Looking at the top we can factor out a 5.
5(1+11+111+1111+...)
=5*(n+10*(n-1)+100*(n-2)+...)
we can write this as a sum

\[\sum_{i=0}^{n}10^{i}*(n-i)\]

I just used maple to compute the sum for me. The result is:


\[n*10^{n+1}/9-(10^{n+1}/9)*(n+1)+(10/81)*10^{n+1}-n/9-10/81\]

dividing out 10^n we get:

10n/9-10n/9-10/9+100/81-n/(9*10^n)-10/(81*10^n)

the terms with 10^n in the denominator go to 0 and after simplifying and remembering to multiply by our factor of 5 we get:

50/81

Answer 2

let me know what you think

Answer 3

Yes, it seems good! Can we try to figure out the computation so we can avoid using maple. I am sure we can do it by hand.

Answer 4

ok let me think about it

Answer 5

side note, do you study modern algebra? I was looking at your site and saw some good stuff on there.

Answer 6

yes :). If you are willing to contribute there I would be very glad :D. You may ask questions there though :D

Answer 7

i am planning on getting a doctorate in algebra so maybe I will start to visit the site. Any way we can split the sum into a geometric series and one that is not quite as easy to compute.

\[n*\sum_{i=0}^{n}10^{i}+\sum_{i=0}^{n}-i10^{i}\]

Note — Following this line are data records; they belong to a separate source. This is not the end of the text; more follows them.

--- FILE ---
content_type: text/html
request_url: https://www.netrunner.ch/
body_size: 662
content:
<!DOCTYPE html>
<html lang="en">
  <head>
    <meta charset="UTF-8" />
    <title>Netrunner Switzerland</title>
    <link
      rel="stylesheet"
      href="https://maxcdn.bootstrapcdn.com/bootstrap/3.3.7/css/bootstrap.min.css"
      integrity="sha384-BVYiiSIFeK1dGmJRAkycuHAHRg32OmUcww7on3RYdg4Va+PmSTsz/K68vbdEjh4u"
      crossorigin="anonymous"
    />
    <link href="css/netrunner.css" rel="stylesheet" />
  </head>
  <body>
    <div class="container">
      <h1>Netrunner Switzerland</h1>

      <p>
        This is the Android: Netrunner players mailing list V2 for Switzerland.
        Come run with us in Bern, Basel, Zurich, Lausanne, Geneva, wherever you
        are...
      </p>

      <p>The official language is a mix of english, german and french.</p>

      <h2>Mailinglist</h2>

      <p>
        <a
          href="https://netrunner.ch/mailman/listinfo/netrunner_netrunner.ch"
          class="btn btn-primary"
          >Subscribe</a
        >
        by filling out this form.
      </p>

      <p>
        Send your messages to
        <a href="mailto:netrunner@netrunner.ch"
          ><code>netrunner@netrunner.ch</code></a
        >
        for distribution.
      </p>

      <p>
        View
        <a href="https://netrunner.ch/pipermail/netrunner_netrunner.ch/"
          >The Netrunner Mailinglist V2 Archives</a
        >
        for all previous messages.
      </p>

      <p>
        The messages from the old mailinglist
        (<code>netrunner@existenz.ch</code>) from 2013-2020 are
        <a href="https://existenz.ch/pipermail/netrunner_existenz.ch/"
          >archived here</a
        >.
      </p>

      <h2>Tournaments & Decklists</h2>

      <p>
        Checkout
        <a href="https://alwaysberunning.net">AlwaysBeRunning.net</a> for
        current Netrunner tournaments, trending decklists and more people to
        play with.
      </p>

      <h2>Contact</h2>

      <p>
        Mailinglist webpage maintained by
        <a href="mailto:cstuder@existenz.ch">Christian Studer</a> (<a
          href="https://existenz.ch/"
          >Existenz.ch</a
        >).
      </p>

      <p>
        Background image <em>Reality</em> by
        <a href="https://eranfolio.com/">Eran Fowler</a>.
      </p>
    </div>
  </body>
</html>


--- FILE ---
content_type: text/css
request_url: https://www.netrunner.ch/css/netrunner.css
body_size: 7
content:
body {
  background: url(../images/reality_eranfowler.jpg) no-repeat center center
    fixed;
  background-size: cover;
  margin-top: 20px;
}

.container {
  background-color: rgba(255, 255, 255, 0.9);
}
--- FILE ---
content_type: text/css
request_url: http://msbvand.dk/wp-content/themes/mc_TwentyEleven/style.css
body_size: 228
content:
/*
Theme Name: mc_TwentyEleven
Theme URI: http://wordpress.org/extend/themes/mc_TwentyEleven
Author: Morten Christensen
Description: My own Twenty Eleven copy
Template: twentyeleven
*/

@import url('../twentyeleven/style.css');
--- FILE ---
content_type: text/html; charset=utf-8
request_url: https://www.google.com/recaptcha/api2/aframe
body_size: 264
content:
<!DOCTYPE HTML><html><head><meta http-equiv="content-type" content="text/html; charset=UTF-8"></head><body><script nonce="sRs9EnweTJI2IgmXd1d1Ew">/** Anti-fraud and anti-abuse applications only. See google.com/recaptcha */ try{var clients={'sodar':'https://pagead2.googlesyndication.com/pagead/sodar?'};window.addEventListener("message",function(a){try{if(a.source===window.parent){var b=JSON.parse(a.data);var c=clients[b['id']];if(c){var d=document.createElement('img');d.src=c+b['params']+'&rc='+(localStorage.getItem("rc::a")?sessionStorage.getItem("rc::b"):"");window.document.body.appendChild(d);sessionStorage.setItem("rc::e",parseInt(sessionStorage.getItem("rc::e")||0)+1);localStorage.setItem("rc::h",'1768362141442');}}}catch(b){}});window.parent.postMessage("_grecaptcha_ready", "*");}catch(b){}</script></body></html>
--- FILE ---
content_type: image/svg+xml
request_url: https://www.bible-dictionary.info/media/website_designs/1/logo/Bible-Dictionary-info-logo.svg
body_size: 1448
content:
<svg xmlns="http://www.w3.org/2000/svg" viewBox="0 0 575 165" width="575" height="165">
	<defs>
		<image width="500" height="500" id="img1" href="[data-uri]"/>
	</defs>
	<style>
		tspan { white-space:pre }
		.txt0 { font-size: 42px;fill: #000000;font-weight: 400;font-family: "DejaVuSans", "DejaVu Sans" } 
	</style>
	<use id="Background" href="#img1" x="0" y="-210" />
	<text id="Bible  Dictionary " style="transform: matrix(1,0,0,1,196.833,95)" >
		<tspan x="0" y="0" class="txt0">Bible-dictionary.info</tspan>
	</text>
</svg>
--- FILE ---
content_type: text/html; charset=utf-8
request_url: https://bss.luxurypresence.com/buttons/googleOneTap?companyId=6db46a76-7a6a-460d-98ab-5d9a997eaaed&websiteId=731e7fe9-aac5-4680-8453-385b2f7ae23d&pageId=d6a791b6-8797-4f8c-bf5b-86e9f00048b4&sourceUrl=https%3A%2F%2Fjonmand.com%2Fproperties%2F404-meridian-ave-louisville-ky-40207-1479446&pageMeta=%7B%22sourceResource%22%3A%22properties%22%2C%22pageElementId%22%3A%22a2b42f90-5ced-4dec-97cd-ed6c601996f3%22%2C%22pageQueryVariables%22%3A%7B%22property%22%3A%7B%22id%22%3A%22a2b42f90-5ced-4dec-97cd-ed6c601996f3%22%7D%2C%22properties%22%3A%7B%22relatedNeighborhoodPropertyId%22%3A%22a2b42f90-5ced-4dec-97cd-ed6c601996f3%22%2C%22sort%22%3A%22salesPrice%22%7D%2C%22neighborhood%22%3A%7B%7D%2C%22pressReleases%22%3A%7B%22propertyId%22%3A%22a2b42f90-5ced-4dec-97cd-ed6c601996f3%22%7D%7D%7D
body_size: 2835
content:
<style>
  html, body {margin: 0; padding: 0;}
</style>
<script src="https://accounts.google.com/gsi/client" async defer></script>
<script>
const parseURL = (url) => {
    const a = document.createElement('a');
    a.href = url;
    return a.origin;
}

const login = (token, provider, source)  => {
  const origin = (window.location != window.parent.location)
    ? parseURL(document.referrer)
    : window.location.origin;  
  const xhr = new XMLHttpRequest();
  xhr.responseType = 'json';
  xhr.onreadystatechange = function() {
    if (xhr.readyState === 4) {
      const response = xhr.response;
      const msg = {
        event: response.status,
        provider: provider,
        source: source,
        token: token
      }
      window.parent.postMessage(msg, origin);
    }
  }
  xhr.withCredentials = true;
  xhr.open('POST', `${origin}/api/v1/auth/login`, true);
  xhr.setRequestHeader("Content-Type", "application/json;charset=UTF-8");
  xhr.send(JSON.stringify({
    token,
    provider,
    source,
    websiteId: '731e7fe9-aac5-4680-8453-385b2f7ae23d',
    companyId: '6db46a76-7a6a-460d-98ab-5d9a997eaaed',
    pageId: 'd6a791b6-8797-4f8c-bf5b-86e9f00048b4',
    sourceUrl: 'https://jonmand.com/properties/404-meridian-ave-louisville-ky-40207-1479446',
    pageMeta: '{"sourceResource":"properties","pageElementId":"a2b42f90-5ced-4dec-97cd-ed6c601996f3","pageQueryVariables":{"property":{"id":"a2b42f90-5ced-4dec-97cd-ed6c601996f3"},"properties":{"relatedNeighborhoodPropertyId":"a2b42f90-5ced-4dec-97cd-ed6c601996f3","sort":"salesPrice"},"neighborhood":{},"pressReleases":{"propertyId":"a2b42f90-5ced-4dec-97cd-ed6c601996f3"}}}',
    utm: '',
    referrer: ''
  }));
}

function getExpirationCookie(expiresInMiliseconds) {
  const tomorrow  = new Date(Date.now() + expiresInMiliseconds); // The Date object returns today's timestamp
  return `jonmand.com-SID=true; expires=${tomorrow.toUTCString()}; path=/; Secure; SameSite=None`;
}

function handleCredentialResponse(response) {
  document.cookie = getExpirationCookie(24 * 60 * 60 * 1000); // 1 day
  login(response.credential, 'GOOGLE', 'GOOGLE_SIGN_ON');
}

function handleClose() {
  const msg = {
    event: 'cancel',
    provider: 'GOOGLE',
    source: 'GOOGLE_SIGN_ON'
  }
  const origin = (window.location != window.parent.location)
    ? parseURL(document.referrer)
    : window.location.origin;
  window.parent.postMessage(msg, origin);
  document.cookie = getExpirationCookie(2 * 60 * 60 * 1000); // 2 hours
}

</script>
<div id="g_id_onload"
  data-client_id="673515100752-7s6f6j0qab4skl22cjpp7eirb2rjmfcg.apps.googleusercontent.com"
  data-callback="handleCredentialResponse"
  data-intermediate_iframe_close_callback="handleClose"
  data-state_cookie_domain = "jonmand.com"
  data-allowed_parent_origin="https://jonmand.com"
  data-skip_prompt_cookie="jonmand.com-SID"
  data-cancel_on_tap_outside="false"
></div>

i can compute the first do you know how to compute the second?

Answer 8

it seems we need to split the second one into several sigmas too. Do you already have some school in your mind?

Answer 9

im looking at ohio state, university of michigan, university of illinois, university of chicago, kent, case western. i will apply to those i think. Im trying to write the second sum out to see if it can be split nicely.

Answer 10

The are good schools in algebra. Where are you studying right now?

Answer 11

im getting a master's in math at cleveland state. I will probably start the phd from scratch though.

Answer 12

well nothing is popping out at me to simplify the summation. What do you think?

Answer 13

maybe look at it is a derivative

Answer 14

i think that would work actually

Answer 15

actually nevermind

Answer 16

BTW I am in algebra program too. My research is on coding theory over ring :).

Answer 17

cool that is what my current algebra professor studies. I changed my mind again I think looking at it as a derivative we can solve by hand

Answer 18

so that is why you came up with that annoying ring question!

Answer 19

welcome to the conversation satellite :D

Answer 20

sorry to butt in. i was looking for the fibonacci thread but i cannot find it.

Answer 21

can you so a search on these threads? i promised a reply

Answer 22

derivative of geometric series...
\[(n+1)a^{n}*(1/(a-1))+a^{n+1}*(-1/(a-1)^{2})+1/(a-1)^{2}\]
then multiply by a. and that's the second sum (a=10)

Answer 23

so we can do it by hand as well

Answer 24

this was the most interesting problem i've seen on this site yet

Answer 25

where did you find this problem?

Answer 26

hi rsvitale you were right. Actually I did that derivative problem from some other guy yesterday. I found that
\[
\frac{x}{(1-x)^2}=\sum_{n=1}^\infty nx^n
\]
and our sum is of the form
\(5\sum_{i=0}^n (n-i)10^{(i-n)}=5\sum_{j=0}^n j 10^{-j}\)
As \(n\to\infty\) we have \(5\frac{(1/10)}{(1-(1/10))^2}=\frac{50}{81}\) which is agree to your calculation.